» PROVIDED RECORDS
|---|

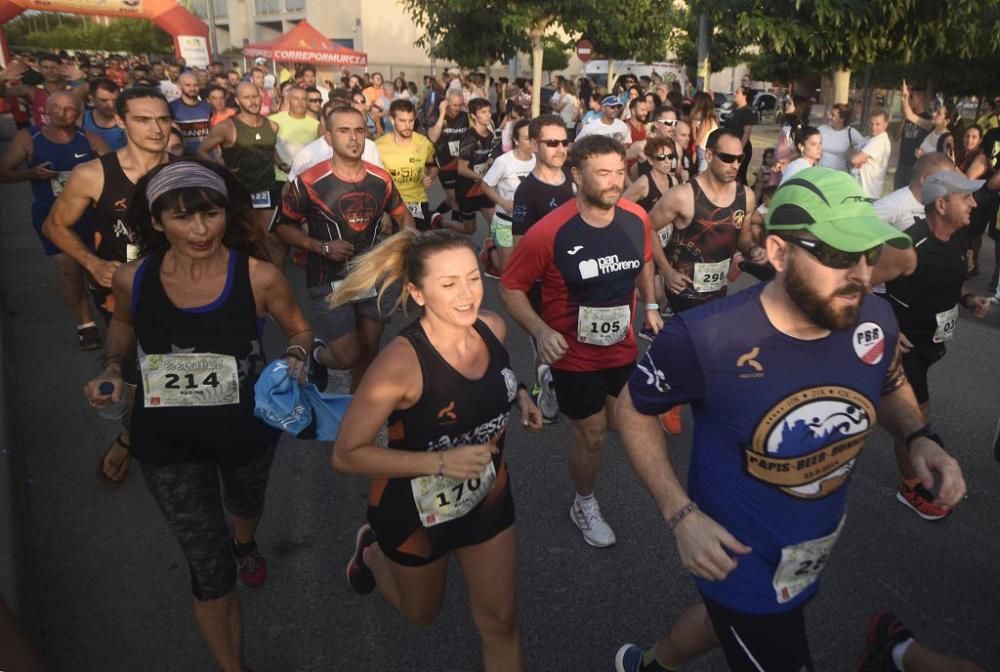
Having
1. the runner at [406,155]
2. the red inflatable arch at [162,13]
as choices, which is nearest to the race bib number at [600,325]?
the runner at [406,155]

|---|

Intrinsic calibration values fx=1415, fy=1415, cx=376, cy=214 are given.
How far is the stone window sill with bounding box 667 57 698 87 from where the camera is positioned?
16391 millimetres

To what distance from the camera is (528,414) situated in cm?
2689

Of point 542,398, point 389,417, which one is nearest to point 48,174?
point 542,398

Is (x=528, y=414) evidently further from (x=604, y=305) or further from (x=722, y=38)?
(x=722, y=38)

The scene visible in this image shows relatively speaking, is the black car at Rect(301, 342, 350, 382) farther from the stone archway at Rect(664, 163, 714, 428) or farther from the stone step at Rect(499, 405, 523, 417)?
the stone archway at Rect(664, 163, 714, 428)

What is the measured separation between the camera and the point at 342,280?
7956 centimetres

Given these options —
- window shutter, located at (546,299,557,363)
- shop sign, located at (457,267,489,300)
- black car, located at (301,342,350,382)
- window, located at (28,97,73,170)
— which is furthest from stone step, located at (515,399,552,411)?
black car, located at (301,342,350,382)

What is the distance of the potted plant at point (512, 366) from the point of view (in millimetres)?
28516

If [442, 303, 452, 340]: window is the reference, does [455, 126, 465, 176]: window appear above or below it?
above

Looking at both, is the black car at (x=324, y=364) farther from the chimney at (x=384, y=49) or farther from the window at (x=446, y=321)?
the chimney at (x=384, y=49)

|---|

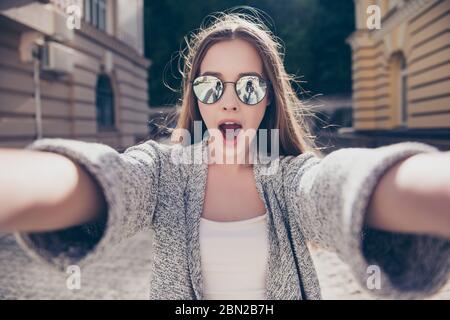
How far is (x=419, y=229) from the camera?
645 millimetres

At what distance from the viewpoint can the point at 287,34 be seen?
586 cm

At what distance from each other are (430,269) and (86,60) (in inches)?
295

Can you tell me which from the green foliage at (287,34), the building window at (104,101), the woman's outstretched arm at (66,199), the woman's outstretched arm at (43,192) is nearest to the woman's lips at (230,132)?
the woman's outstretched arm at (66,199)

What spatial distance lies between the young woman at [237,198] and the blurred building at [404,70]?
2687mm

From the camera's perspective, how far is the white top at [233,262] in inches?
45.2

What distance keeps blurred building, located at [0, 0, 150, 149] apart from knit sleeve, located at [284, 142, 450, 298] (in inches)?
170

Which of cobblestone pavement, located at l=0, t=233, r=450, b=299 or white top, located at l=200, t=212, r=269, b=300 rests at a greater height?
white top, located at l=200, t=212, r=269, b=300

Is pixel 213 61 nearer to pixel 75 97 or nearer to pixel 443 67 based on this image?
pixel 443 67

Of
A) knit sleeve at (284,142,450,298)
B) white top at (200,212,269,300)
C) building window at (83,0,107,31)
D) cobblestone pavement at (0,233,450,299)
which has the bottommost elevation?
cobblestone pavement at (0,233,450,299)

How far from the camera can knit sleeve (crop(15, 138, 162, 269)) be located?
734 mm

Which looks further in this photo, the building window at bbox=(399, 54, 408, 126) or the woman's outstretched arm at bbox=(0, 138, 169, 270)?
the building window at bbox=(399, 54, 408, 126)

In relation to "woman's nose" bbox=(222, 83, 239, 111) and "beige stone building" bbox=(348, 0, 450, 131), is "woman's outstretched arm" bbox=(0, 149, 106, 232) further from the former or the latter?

|---|

» GIVEN EXERCISE
Copy out the records above word for word, starting with the line containing "To what distance" and continuing through the line containing "7956 centimetres".

» SOLUTION TO THIS EXERCISE
To what distance from the camera is (528,414) situated in cm?
2689

Of point 542,398, point 389,417, which one is nearest to point 48,174?
point 542,398

Is (x=528, y=414) evidently further from (x=604, y=305) or further from (x=722, y=38)?
(x=722, y=38)

The scene visible in this image shows relatively speaking, is the black car at Rect(301, 342, 350, 382) farther from the stone archway at Rect(664, 163, 714, 428) or farther from the stone step at Rect(499, 405, 523, 417)?
the stone archway at Rect(664, 163, 714, 428)

What is the measured separation between the camera and the point at 342,280?
7956 centimetres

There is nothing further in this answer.